Dataset records:
###

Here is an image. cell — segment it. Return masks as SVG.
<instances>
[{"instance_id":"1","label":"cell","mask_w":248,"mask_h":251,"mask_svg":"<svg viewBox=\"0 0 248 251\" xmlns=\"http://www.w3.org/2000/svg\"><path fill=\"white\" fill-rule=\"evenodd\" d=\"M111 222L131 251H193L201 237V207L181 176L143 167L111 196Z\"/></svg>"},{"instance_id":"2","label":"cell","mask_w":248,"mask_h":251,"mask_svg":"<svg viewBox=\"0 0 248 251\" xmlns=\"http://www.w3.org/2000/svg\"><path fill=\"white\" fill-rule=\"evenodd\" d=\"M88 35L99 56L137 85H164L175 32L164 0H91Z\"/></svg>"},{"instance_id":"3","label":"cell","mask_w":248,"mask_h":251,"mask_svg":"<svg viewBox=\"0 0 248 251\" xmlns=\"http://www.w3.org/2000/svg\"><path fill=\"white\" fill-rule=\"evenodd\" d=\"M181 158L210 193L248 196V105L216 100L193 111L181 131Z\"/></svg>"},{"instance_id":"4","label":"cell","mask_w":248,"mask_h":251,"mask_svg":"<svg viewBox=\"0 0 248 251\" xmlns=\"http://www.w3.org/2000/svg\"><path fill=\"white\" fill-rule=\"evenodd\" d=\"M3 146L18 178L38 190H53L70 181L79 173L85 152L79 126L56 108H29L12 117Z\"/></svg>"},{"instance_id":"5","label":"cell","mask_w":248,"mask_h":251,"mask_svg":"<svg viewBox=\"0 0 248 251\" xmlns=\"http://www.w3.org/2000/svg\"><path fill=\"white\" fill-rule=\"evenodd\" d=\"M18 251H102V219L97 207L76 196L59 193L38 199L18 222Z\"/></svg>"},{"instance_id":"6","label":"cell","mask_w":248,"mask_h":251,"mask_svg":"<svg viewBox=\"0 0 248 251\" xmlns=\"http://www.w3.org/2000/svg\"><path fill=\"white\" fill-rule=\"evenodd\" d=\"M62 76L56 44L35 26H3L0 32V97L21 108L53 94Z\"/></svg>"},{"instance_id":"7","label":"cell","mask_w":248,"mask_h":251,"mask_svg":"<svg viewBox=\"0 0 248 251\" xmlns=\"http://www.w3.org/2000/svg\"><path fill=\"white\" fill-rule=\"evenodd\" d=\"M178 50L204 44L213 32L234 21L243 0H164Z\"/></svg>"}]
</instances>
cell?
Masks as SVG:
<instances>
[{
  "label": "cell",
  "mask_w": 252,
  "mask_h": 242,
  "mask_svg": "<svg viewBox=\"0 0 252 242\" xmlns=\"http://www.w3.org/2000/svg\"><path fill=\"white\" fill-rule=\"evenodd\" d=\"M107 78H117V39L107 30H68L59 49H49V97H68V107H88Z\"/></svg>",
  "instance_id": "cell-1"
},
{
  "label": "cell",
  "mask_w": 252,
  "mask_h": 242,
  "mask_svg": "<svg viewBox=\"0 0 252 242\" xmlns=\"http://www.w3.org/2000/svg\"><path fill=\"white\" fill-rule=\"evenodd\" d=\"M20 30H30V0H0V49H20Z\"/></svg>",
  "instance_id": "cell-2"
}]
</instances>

###

WRITTEN INSTRUCTION:
Copy out the lines from the start of the rows through the line containing "222L131 251H193L201 237V207L181", keeping them unchanged.

ANSWER IN FULL:
Here is an image. cell — segment it. Return masks as SVG.
<instances>
[{"instance_id":"1","label":"cell","mask_w":248,"mask_h":251,"mask_svg":"<svg viewBox=\"0 0 248 251\" xmlns=\"http://www.w3.org/2000/svg\"><path fill=\"white\" fill-rule=\"evenodd\" d=\"M111 222L131 251H193L201 237V207L181 176L143 167L111 196Z\"/></svg>"},{"instance_id":"2","label":"cell","mask_w":248,"mask_h":251,"mask_svg":"<svg viewBox=\"0 0 248 251\" xmlns=\"http://www.w3.org/2000/svg\"><path fill=\"white\" fill-rule=\"evenodd\" d=\"M88 35L99 56L137 85H164L175 32L164 0H91Z\"/></svg>"},{"instance_id":"3","label":"cell","mask_w":248,"mask_h":251,"mask_svg":"<svg viewBox=\"0 0 248 251\" xmlns=\"http://www.w3.org/2000/svg\"><path fill=\"white\" fill-rule=\"evenodd\" d=\"M181 158L210 193L248 196V105L216 100L193 111L181 131Z\"/></svg>"},{"instance_id":"4","label":"cell","mask_w":248,"mask_h":251,"mask_svg":"<svg viewBox=\"0 0 248 251\" xmlns=\"http://www.w3.org/2000/svg\"><path fill=\"white\" fill-rule=\"evenodd\" d=\"M3 146L18 178L38 190H53L70 181L79 173L85 152L79 126L56 108H29L12 117Z\"/></svg>"},{"instance_id":"5","label":"cell","mask_w":248,"mask_h":251,"mask_svg":"<svg viewBox=\"0 0 248 251\" xmlns=\"http://www.w3.org/2000/svg\"><path fill=\"white\" fill-rule=\"evenodd\" d=\"M18 251H102V219L97 207L76 196L59 193L38 199L18 222Z\"/></svg>"},{"instance_id":"6","label":"cell","mask_w":248,"mask_h":251,"mask_svg":"<svg viewBox=\"0 0 248 251\" xmlns=\"http://www.w3.org/2000/svg\"><path fill=\"white\" fill-rule=\"evenodd\" d=\"M62 76L56 44L35 26H3L0 32V97L21 108L53 94Z\"/></svg>"},{"instance_id":"7","label":"cell","mask_w":248,"mask_h":251,"mask_svg":"<svg viewBox=\"0 0 248 251\" xmlns=\"http://www.w3.org/2000/svg\"><path fill=\"white\" fill-rule=\"evenodd\" d=\"M178 50L204 44L213 32L234 21L243 0H164Z\"/></svg>"}]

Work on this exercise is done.